Disclosure : I am the founder of Skystra.com. Everything detailed here happens, exactly as described. The only edits are to names or places, protecting the privacy of those involved.

For many years, and even today, our company operates on a lean model. What does operating lean mean?

There are a lot of definitions. Some believe that operating lean means like a startup, with the good and bad that kind of company culture engenders. The startup culture is all about getting things done, lack of process combined with quick decision making.

Others believe it’s more akin to bootstrapping. You have the resources you have, and you’ll just have to figure it out with what you have.

And some go to an even more extreme belief. If someone cannot justify all 40 hours+ of their work week, they will be removed from the company.

Our belief on what operating lean means is right in the middle, with some flexibility. Bootstrapping doesn’t mean doing everything on a shoestring budget. For us, it means learn to be creative in how you approach problems. If you can get something done without needing additional resources, that means some other project which does need those resources does not need to face internal competition to determine what gets done.

This allows for a lot more flexible decision making. When you look at your company’s project board, and virtually every project is fighting for the same resources, you will almost always fall into decision paralysis. Everyone will want their project to move forward. Sure, you can have your leadership team make all the decisions, but then you’re not going to scale properly and no longer get others involved with the decision making process This type of paralysis can handicap your future growth and scale.
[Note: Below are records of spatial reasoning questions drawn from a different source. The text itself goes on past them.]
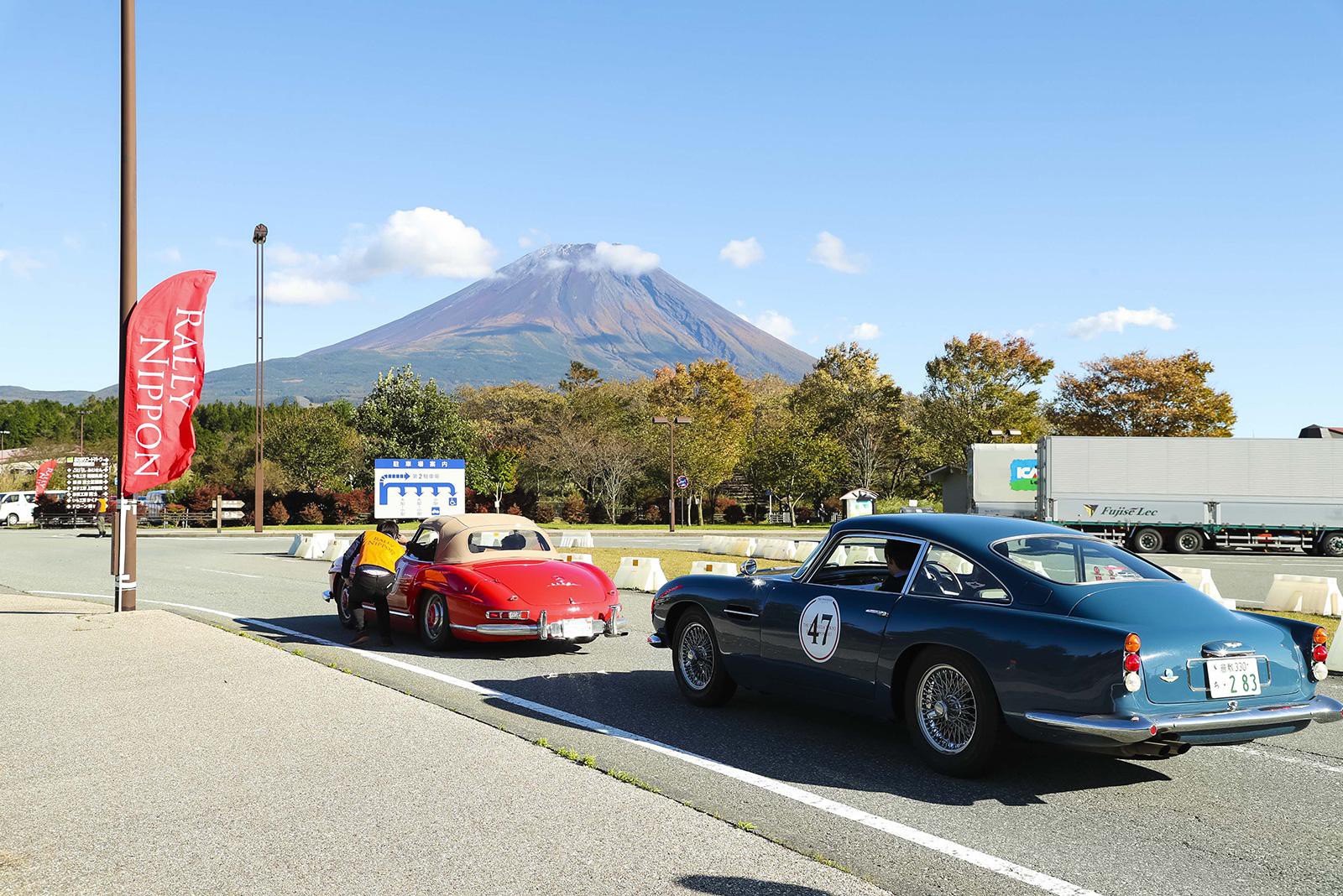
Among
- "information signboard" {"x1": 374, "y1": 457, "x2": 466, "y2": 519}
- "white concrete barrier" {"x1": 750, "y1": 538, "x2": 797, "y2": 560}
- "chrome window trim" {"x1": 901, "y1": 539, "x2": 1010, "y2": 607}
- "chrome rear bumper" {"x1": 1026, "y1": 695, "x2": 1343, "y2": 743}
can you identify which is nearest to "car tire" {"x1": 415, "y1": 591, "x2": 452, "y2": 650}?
"chrome window trim" {"x1": 901, "y1": 539, "x2": 1010, "y2": 607}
We approach things along similar lines, with the knowledge that not every project will be a success if you bootstrap everything. There are just certain limits that can’t be powered through. As a business, you need to make a decision. Either the project must fail, be delayed, or additional resources added to ensure its success.

And that’s where the hybrid model works so well. It encourages everyone to do everything they can, to learn different skills and ways to do things. However, it also provides a safety net, especially for critical projects. If a project is deemed business critical, it will gain access to a pool of resources as needed. These resources, be they budget, people, or software and tools, aren’t dedicated to any one project and sit as a safety net to ensure proper business operations in the project department.

This also means you can’t have a ton of business critical projects. Budgets and resources are finite.

This is why the entire company is involved in nominating which projects are absolutely business critical, and the rest are not. This system works well because you get input from everyone, from every team in the business, and in return, the entire business gets to see what is going on, to understand the context, and make informed decisions on what goes forward, and at what pace.

By sitting right in the middle between a startup culture with no process, and at the other end, where everyone is judged on metrics and nothing more, our team is able to deliver really solid results, within a reasonable budget and timeframe. And as a bonus, we all learn different ways to do something, gaining that experience and applying it to future projects.